— begin —

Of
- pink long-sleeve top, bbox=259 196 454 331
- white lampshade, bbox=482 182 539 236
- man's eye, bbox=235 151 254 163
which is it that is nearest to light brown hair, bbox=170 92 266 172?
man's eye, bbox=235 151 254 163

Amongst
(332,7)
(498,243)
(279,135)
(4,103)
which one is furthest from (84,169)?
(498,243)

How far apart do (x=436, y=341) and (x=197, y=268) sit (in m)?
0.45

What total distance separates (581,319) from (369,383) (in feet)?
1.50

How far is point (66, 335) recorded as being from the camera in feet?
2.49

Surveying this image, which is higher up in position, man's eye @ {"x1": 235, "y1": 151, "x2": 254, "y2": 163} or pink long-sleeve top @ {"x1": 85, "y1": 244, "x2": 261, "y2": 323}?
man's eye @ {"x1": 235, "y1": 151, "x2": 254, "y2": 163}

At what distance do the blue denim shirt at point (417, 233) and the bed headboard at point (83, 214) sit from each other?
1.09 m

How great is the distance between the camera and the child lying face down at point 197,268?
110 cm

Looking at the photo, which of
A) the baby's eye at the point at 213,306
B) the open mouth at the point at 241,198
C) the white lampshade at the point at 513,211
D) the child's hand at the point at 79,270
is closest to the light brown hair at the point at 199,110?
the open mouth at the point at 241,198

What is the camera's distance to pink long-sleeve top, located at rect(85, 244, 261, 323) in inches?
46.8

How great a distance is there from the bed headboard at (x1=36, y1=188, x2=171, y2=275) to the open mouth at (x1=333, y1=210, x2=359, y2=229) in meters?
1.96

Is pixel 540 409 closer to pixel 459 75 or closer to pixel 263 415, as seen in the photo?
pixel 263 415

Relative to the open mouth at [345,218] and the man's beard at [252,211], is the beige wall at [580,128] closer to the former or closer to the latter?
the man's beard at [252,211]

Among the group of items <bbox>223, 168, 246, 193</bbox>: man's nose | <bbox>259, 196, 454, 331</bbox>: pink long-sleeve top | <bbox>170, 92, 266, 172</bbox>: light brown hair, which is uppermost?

— end —

Instructions to follow: Repeat all the entries word for word.

Solved problem:
Of
- pink long-sleeve top, bbox=259 196 454 331
- white lampshade, bbox=482 182 539 236
- man's eye, bbox=235 151 254 163
which is it that is nearest to light brown hair, bbox=170 92 266 172?
man's eye, bbox=235 151 254 163

Amongst
(332,7)
(498,243)
(279,135)
(4,103)
which one is furthest from (84,169)?
(498,243)

How far apart do (x=436, y=341) and (x=197, y=268) sit (in m)?
0.45

What total distance separates (581,319) from (369,383) (in feet)?
1.50

How far is point (66, 335) recorded as being from the camera in feet?
2.49

Surveying this image, which is higher up in position, man's eye @ {"x1": 235, "y1": 151, "x2": 254, "y2": 163} or pink long-sleeve top @ {"x1": 85, "y1": 244, "x2": 261, "y2": 323}?
man's eye @ {"x1": 235, "y1": 151, "x2": 254, "y2": 163}

At what distance do the blue denim shirt at point (417, 233) and the bed headboard at point (83, 214) sit from each other?
1.09 m

How great is the distance between the camera and the child lying face down at point 197,268?
110 cm

Looking at the photo, which of
A) the baby's eye at the point at 213,306
B) the open mouth at the point at 241,198
C) the white lampshade at the point at 513,211
D) the child's hand at the point at 79,270
is closest to the light brown hair at the point at 199,110?
the open mouth at the point at 241,198

What is the camera's distance to pink long-sleeve top, located at rect(85, 244, 261, 323) in inches?
46.8

How great a distance is there from the bed headboard at (x1=36, y1=188, x2=171, y2=275) to the open mouth at (x1=333, y1=210, x2=359, y2=229) in meters?
1.96

Is pixel 540 409 closer to pixel 459 75 or closer to pixel 263 415, as seen in the photo?
pixel 263 415

Relative to the open mouth at [345,218] and the man's beard at [252,211], is the beige wall at [580,128] closer to the former or closer to the latter?
the man's beard at [252,211]

Among the group of items <bbox>223, 168, 246, 193</bbox>: man's nose | <bbox>259, 196, 454, 331</bbox>: pink long-sleeve top | <bbox>170, 92, 266, 172</bbox>: light brown hair, which is uppermost?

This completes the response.